### L'ÉNONCÉ:
Extrayez du texte sur les goûts d'enfance et le végétarisme le passage qui débute aux mots « Changer d’alimentation ne » et prend fin après « pendant 20 ans. », sans rien y modifier.

### TEXTE À ANALYSER:
# # # #

En effet, passer fortuitement à un régime végétarien strict sans se renseigner sur la nutrition peut entraîner des carences (fer, vitamine B12, etc.). Il est donc essentiel de construire un plan alimentaire équilibré, surtout si l’on veut que l’expérience reste positive. Les goûts d’enfance peuvent nous attirer vers certains types de plats, mais apprendre à composer des assiettes riches et variées est un savoir-faire qui s’acquiert avec le temps et la curiosité.

Évoluer en restant connecté à ses souvenirs

Changer d’alimentation ne signifie pas renier ce qu’on a vécu. Reconnaître l’influence de notre enfance sur nos goûts permet de mieux comprendre notre relation à la nourriture. Et c’est précisément cette compréhension qui facilite l’évolution. Notre bagage familial et culturel peut être un tremplin vers l’exploration de nouvelles saveurs plus végétales, à condition de garder à l’esprit que nous avons tous la capacité de réécrire notre histoire gustative. Il n’est jamais trop tard pour apprivoiser une courgette ou un poivron, même si nous les avons boudés pendant 20 ans.

En faisant la paix avec nos souvenirs et nos préférences, on peut accueillir plus sereinement le changement. Le végétarisme n’est pas un cap de privation, mais bien un espace de découverte et de réinvention. Il nous invite à revisiter nos recettes traditionnelles, à dépasser nos préjugés et à tisser de nouveaux liens entre les aliments et nos émotions.

Conclusion

Nos goûts d’enfance exercent une forte influence sur nos choix alimentaires, y compris sur la décision de manger végétarien. Les repas familiaux, les traditions culturelles et la mémoire sensorielle façonnent nos préférences de façon parfois subtile. Au moment de franchir le pas vers une alimentation sans viande, ces souvenirs peuvent susciter de la nostalgie, de la résistance ou, au contraire, un élan pour retrouver des saveurs plus végétales déjà connues.

Heureusement, les goûts ne sont pas figés. Avec un peu de curiosité et de bienveillance envers soi-même (et envers ses proches), il est tout à fait possible de s’émanciper de certains blocages. Les légumes ou légumineuses autrefois détestés peuvent se réhabiliter grâce à de nouvelles techniques de préparation. Les plats traditionnels peuvent être revisités pour allier réconfort et éthique. Les émotions associées à la nourriture s’explorent et se transforment au fur et à mesure qu’on avance dans son cheminement personnel.

# # # #

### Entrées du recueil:
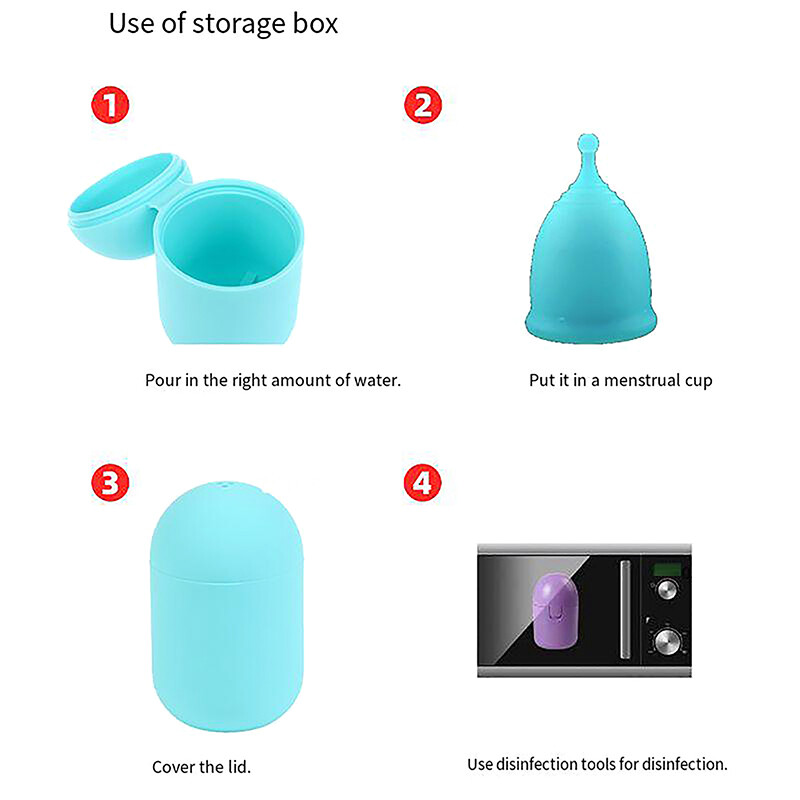 Use of storage box

1

Pour in the right amount of water.

2

Put it in a menstrual cup

3

Cover the lid.

4

Use disinfection tools for disinfection.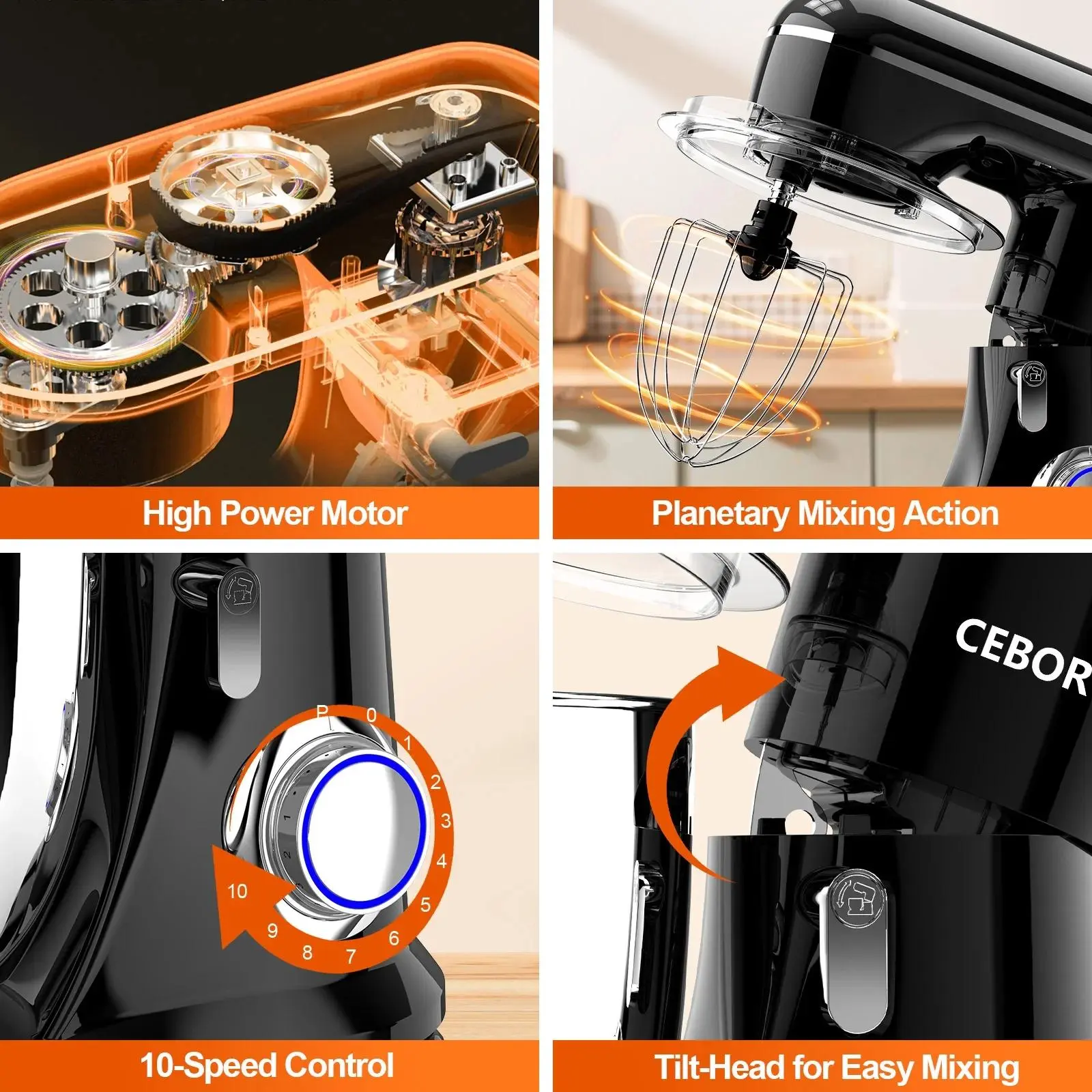 High Power Motor

Planetary Mixing Action

P 0 1 2 3 4 5 6 7 8 9 10

10-Speed Control

CEBOR

Tilt-Head for Easy Mixing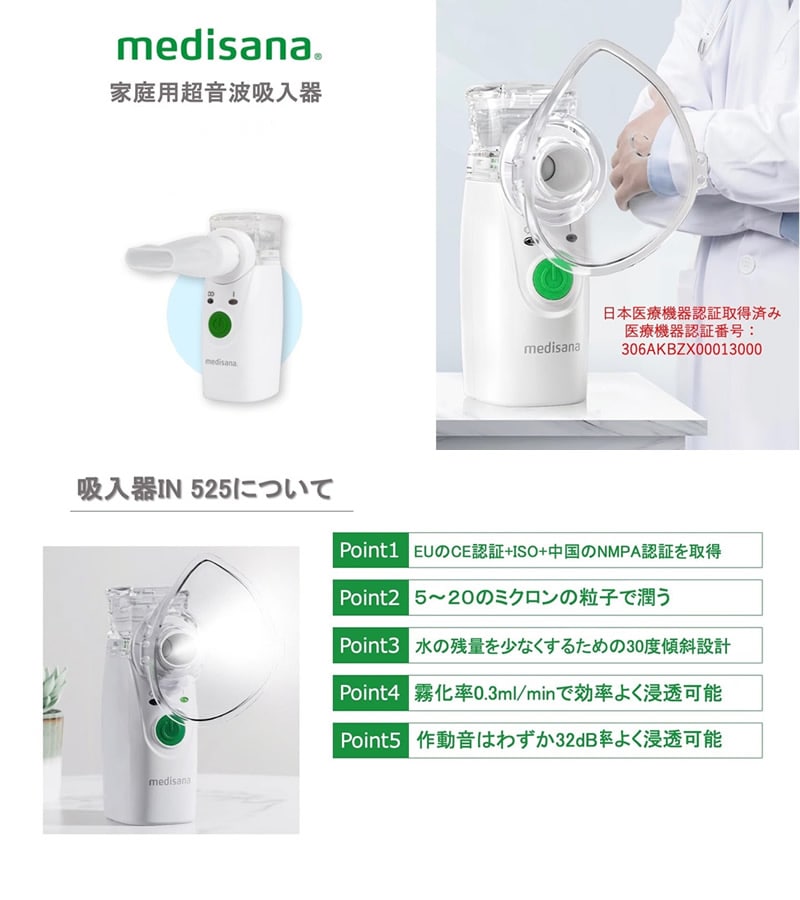 medisana®
家庭用超音波吸入器

medisana

medisana

日本医療機器認証取得済み
医療機器認証番号：
306AKBZX00013000

吸入器IN 525について

medisana

Point1 EUのCE認証+ISO+中国のNMPA認証を取得

Point2 5～20のミクロンの粒子で潤う

Point3 水の残量を少なくするための30度傾斜設計

Point4 霧化率0.3ml/minで効率よく浸透可能

Point5 作動音はわずか32dB率よく浸透可能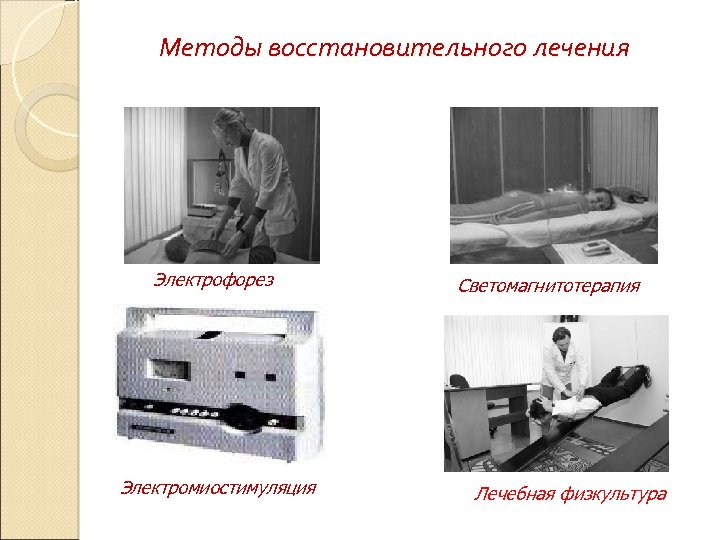 Методы восстановительного лечения

Электрофорез

Светомагнитотерапия

Электромиостимуляция

Лечебная физкультура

# # # #

### VOTRE SOLUTION:
Changer d’alimentation ne signifie pas renier ce qu’on a vécu. Reconnaître l’influence de notre enfance sur nos goûts permet de mieux comprendre notre relation à la nourriture. Et c’est précisément cette compréhension qui facilite l’évolution. Notre bagage familial et culturel peut être un tremplin vers l’exploration de nouvelles saveurs plus végétales, à condition de garder à l’esprit que nous avons tous la capacité de réécrire notre histoire gustative. Il n’est jamais trop tard pour apprivoiser une courgette ou un poivron, même si nous les avons boudés pendant 20 ans.